<?xml version="1.0" encoding="UTF-8"?>
<!DOCTYPE rfc SYSTEM "rfc2629.dtd" []>
<?rfc strict="yes" ?>
<?rfc toc="yes"?>
<?rfc tocompact="yes"?>
<?rfc compact="yes" ?>
<?rfc subcompact="no" ?>

<rfc category="bcp"
     ipr="trust200902"
     docName="draft-ietf-grow-bgp-session-culling-00"
     submissionType="IETF">

    <front>

        <title abbrev="BGP Session Culling">Mitigating Negative Impact of Maintenance through BGP Session Culling</title>

        <author fullname="Will Hargrave" initials="W." surname="Hargrave">
            <organization abbrev="LONAP">LONAP Ltd</organization>
            <address>
                <postal>
                    <street>5 Fleet Place</street>
                    <city>London</city>
                    <code>EC4M 7RD</code>
                    <country>United Kingdom</country>
                </postal>
                <email>will@lonap.net</email>
            </address>
        </author>

        <author fullname="Matt Griswold" initials="M." surname="Griswold">
            <organization abbrev="20C">20C</organization>
            <address>
                <postal>
                    <street>1658 Milwaukee Ave # 100-4506</street>
                    <city>Chicago</city>
                    <region>IL</region>
                    <code>60647</code>
                    <country>United States of America</country>
                </postal>
                <email>grizz@20c.com</email>
            </address>
        </author>

        <author fullname="Job Snijders" initials="J." surname="Snijders">
            <organization abbrev="NTT">NTT Communications</organization>
            <address>
                <postal>
                    <street>Theodorus Majofskistraat 100</street>
                    <code>1065 SZ</code>
                    <city>Amsterdam</city>
                    <country>The Netherlands</country>
                </postal>
                <email>job@ntt.net</email>
            </address>
        </author>

        <author initials="N" surname="Hilliard" fullname="Nick Hilliard">
            <organization>INEX</organization>
            <address>
                <postal>
                    <street>4027 Kingswood Road</street>
                    <city>Dublin</city>
                    <code>24</code>
                    <country>Ireland</country>
                </postal>
                <email>nick@inex.ie</email>
            </address>
        </author>

        <date />

        <area>Routing</area>
        <workgroup>Global Routing Operations</workgroup>
        <keyword>BGP</keyword>
        <keyword>culling</keyword>
        <keyword>EBGP</keyword>
        <keyword>sessions</keyword>

        <abstract>
            <t>
                This document outlines an approach to mitigate negative impact on networks resulting from maintenance activities.
                It includes guidance for both IP networks and Internet Exchange Points (IXPs).
                The approach is to ensure BGP-4 sessions affected by the maintenance are forcefully torn down before the actual maintenance activities commence.

Raw data:
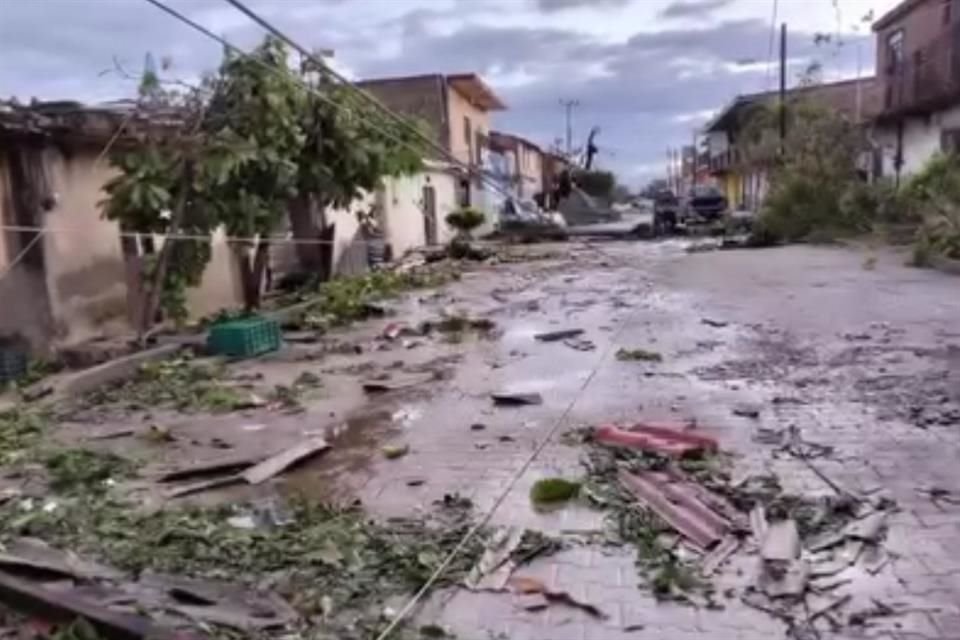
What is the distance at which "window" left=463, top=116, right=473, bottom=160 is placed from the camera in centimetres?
3847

Problems and tasks:
A. Answer these questions from the BGP Session Culling draft, one answer per line, marked to match:
(i) Which organization is Nick Hilliard listed with?
(ii) What workgroup is named for the document?
(iii) According to the abstract, when should BGP-4 sessions affected by the maintenance be forcefully torn down?
B. Reproduce the portion of the BGP Session Culling draft starting with "The approach is" and going on through "maintenance activities commence.".

Answer list:
A.
(i) INEX
(ii) Global Routing Operations
(iii) Before the actual maintenance activities commence.

B.
The approach is to ensure BGP-4 sessions affected by the maintenance are forcefully torn down before the actual maintenance activities commence.